Ada yang bertanya tentang benar tidaknya pandangan bahwa puasa Arafah sudah ada sebelum adanya wukuf di arafah. Untuk pertanyaan itu, Ustadz Ammi Nur Baits menjawab sbb:
Terdapat beberapa riwayat yang menunjukkan bahwa puasa arafah sudah ada sebelum Nabi Shallallahu alaihi wa sallam melakukan wukuf di Arafah.
Diantaranya, hadis riwayat Nasai dari salah satu istri Nabi Shallallahu alaihi wa sallam,
—
“Bahwa Rasulullah Shallallahu alaihi wa sallam terbiasa berpuasa tanggal 9 Dzulhijjah, hari Asyura, tiga hari setiap bulan, senin pertama setiap bulan, dan dua kali kamis. (HR. Nasai 2429 dan dishahihkan al-Albani).

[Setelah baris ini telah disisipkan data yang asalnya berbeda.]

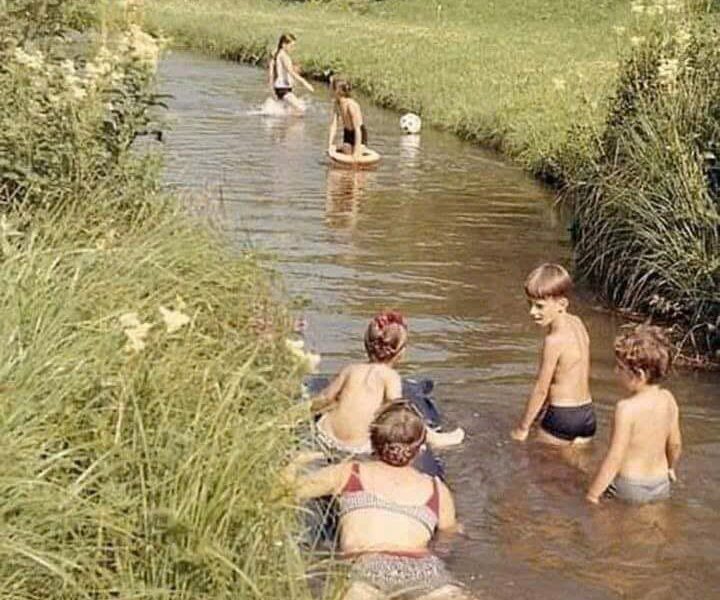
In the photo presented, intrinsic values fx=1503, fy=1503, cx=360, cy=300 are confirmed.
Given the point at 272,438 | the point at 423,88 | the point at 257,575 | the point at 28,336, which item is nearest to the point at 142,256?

Kemudian, dalam hadis dari Maimunah Radhiyallahu anha, beliau menceritakan,
“Manusia ragu apakah Nabi Shallallahu alaihi wa sallam berpuasa ketika hari Arafah. Kemudian aku membawakan segelas susu ke tempat beliau wukuf. Lalu beliau meminumnya dan orang-orang melihatnya. (HR. Bukhari 1989 & Muslim 2692).
Keterangan:
Para sahabat ragu apakah Nabi Shallallahu alaihi wa sallam berpuasa ataukah tidak puasa, karena mereka meyakini bahwa hari itu adalah hari untuk puasa sunah Arafah. Sehingga mereka bertanya-tanya, apakah beliau ketika wukuf itu puasa ataukah tidak. Kemudian oleh Maimunah ditunjukkan bahwa beliau tidak puasa.

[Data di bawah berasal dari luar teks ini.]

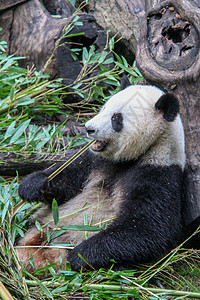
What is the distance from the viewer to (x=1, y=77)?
16.3 ft

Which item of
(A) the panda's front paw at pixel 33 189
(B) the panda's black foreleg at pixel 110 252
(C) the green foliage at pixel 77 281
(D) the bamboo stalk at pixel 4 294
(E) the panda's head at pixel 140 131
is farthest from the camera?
(A) the panda's front paw at pixel 33 189

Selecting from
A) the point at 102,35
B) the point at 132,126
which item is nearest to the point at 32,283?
the point at 132,126

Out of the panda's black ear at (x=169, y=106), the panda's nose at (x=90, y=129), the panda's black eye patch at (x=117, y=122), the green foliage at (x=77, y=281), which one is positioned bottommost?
the green foliage at (x=77, y=281)

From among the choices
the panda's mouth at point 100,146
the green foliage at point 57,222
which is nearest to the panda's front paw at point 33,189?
the green foliage at point 57,222

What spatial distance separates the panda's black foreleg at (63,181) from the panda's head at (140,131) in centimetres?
40

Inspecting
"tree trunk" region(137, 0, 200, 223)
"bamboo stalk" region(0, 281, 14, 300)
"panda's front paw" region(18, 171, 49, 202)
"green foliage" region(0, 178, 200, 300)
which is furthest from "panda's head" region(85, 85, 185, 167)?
"bamboo stalk" region(0, 281, 14, 300)

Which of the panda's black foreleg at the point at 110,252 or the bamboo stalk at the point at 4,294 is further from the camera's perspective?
the panda's black foreleg at the point at 110,252

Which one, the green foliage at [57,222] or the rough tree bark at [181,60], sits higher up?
the rough tree bark at [181,60]

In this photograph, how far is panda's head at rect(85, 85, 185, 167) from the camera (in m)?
3.39

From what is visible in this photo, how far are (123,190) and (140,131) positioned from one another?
0.51 m

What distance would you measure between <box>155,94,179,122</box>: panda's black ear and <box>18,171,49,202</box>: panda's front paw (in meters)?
1.20

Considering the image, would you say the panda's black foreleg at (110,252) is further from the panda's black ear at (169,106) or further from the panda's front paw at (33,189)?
the panda's black ear at (169,106)

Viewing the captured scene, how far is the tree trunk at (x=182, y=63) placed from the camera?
3.42 metres

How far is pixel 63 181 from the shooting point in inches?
149
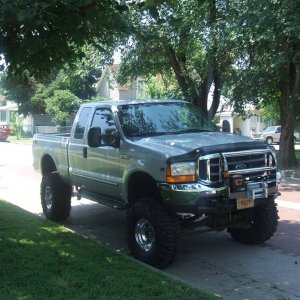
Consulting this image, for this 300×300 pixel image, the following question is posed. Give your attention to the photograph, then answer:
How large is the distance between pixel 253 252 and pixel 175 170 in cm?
191

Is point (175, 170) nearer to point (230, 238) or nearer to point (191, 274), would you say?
point (191, 274)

Seperti yang kita tahu dalam buku sejarah, Rasulullah Shallallahu alaihi wa sallam melaksanakan haji di tahun 10 Hijriyah, sementara beliau wafat bulan Rabiul Awal tahun 11 Hijriyah. Artinya, bulan Dzulhijjah tahun 10 H, adalah Dzulhijjah terakhir yang beliau jumpai. Karena di tahun 11 H, beliau meninggal di awal tahun, di bulan ketiga (Rabiul Awal).
Sehingga para ulama memahami, hadis riwayat Nasai yang menyebutkan bahwa Nabi Shallallahu alaihi wa sallam rutin melakukan puasa tanggal 9 Dzulhijjah, itu terjadi sebelum Nabi Shallallahu alaihi wa sallam melaksanakan haji wada.

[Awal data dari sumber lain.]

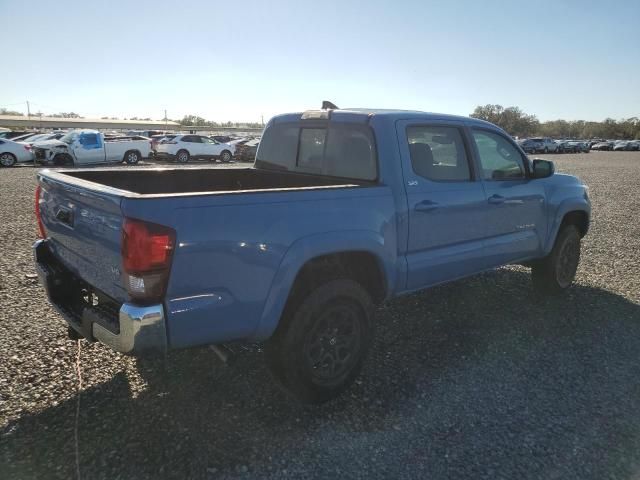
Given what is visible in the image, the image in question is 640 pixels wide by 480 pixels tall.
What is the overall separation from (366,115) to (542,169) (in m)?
2.13

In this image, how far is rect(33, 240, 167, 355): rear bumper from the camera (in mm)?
2330

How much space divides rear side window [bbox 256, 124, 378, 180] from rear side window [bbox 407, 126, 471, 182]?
0.36m

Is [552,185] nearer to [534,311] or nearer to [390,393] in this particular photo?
[534,311]

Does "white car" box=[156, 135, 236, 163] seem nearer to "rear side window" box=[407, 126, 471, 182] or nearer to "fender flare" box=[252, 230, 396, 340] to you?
"rear side window" box=[407, 126, 471, 182]

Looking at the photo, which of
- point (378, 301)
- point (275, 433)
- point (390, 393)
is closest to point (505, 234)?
point (378, 301)

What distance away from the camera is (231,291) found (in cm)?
255

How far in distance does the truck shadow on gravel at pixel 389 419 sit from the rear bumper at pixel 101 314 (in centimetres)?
64

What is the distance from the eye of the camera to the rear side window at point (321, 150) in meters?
3.63

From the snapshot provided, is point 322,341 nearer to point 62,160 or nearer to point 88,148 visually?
point 88,148

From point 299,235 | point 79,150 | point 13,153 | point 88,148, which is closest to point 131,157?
point 88,148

Keberangkatan Haji Pertama dalam Islam
Di bulan Dzulqadah (bulan ke-11) tahun 6 Hijriyah, Rasulullah Shallallahu alaihi wa sallam bersama para sahabat datang ke Mekah untuk melakukan Umrah. Namun dihalangi orang musyrikin dan beliau dilarang masuk kota Mekah. Hingga terjadilah perjanjian Hudaibiyah. Dengan salah satu poin perjanjian, kaum muslimin harus kembali tahun itu, dan baru boleh datang tahun depan untuk hanya tinggal di Mekah selama 3 hari.
Di tahun 7 Hijriyah, Nabi Shallallahu alaihi wa sallam balik ke Mekah untuk melakukan Umrah qadha. Mengqadha umrah tahun sebelumnya digagalkan oleh orang musyrikin Quraisy. Beliau memerintahkan semua yang umrahnya gagal, untuk turut serta.
Kemudian di tahun 8 Hijriyah tepatnya bulan Ramadhan (bulan ke-9), terjadilah penaklukan kota Mekah (fathu Mekah). Selanjutnya, Nabi Shallallahu alaihi wa sallam disibukkan dengan perang Hunain, dan perang thaif. Kemudian setelah masuk bulan Dzulqadah (th. 8 H) dari Thaif beliau mengambil miqat di Jiranah dan melakukan umrah. Setelah itu beliau balik ke Madinah.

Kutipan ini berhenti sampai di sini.